Pam’s Pictorama Post: This weekend I am fresh back from a trip to Madison, Wisconsin. It was the first time I set foot in the state of Wisconsin and even for the residents of Madison, it was unseasonably cold and snowy. Manhattan was suffering from a modified version of the same, but it was a shock to my system nonetheless and required a scamper to find my snow boots (hidden under the cleaning products that generally live under the sink, but currently reside on the floor of the living room closet during the enduring kitchen renovation), and to retrieve my winter coat from storage.
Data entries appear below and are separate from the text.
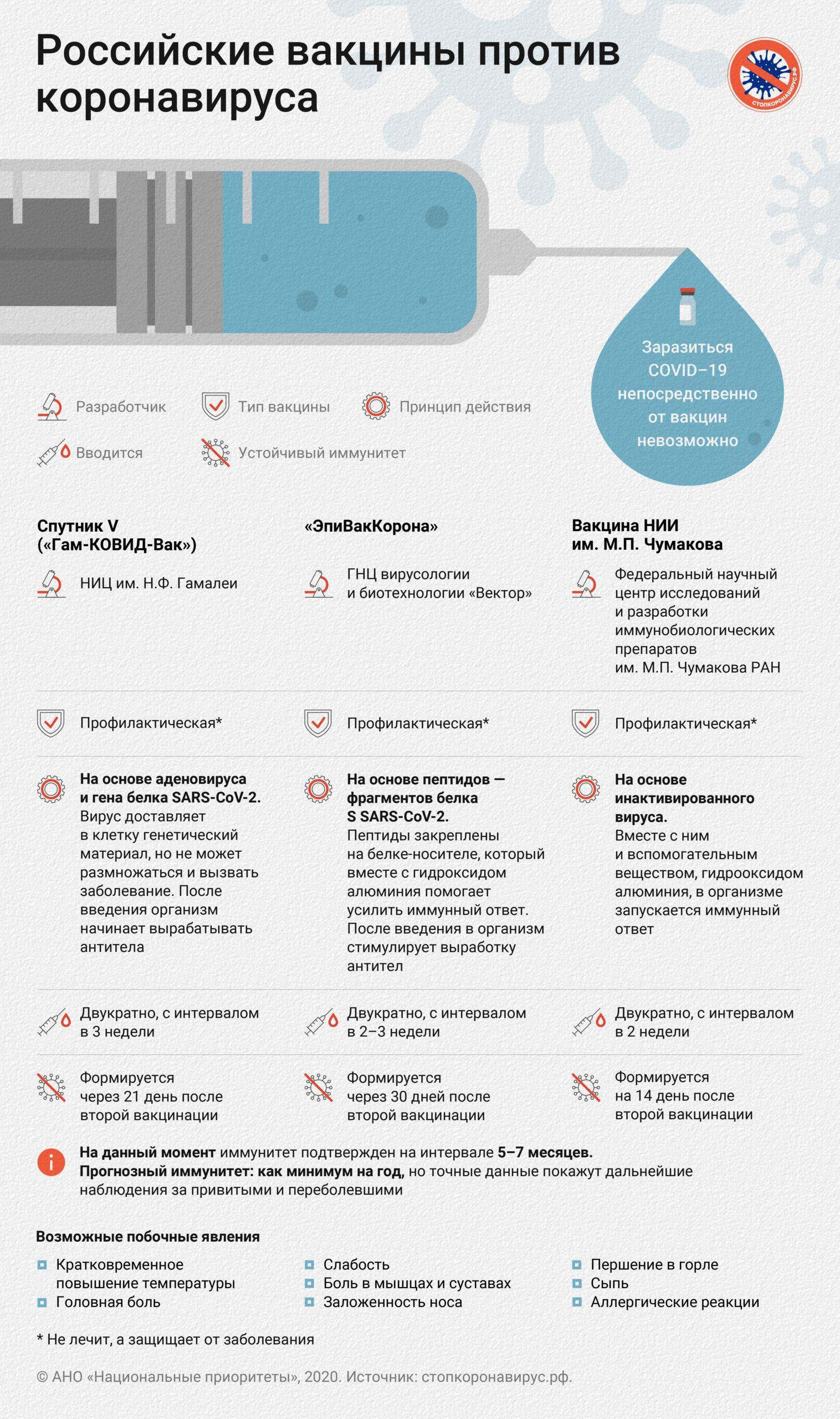 Российские вакцины против короновируса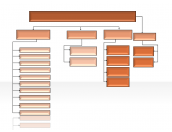 Hierarchy Diagrams 2.6.314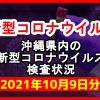 【2021年10月9日分】沖縄県内で実施されている新型コロナウイルスの検査状況について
The chaos from the kitchen work has meant that the summer clothes have not been exchanged for the winter clothes here (a ritual of small apartment living) and the best I could do was to grab a few things from the basement containers, buy a few others and plan to layer a lot. (For those of you who are just tuning into my home renovation story you can find the origin post here.)

Leaving Kim and cats to fend for themselves amongst the workmen, I left Tuesday afternoon for a whirlwind two days in Madison. This was originally meant to be a longer trip with the orchestra as they made their way to Chicago, but that part never gelled so I just zipped in and out of Wisconsin. (I will do the same in Milwaukee in December as Big Band Holiday tours the Mid-west. My prediction is more snow there!) Madison is the long-time former stomping ground of one of my colleagues and many of the people we were visiting were supporters of local Madison projects with whom she had worked for many years. Walking down the streets of Madison with her was like being with the mayor of that town so glad were they to see her back!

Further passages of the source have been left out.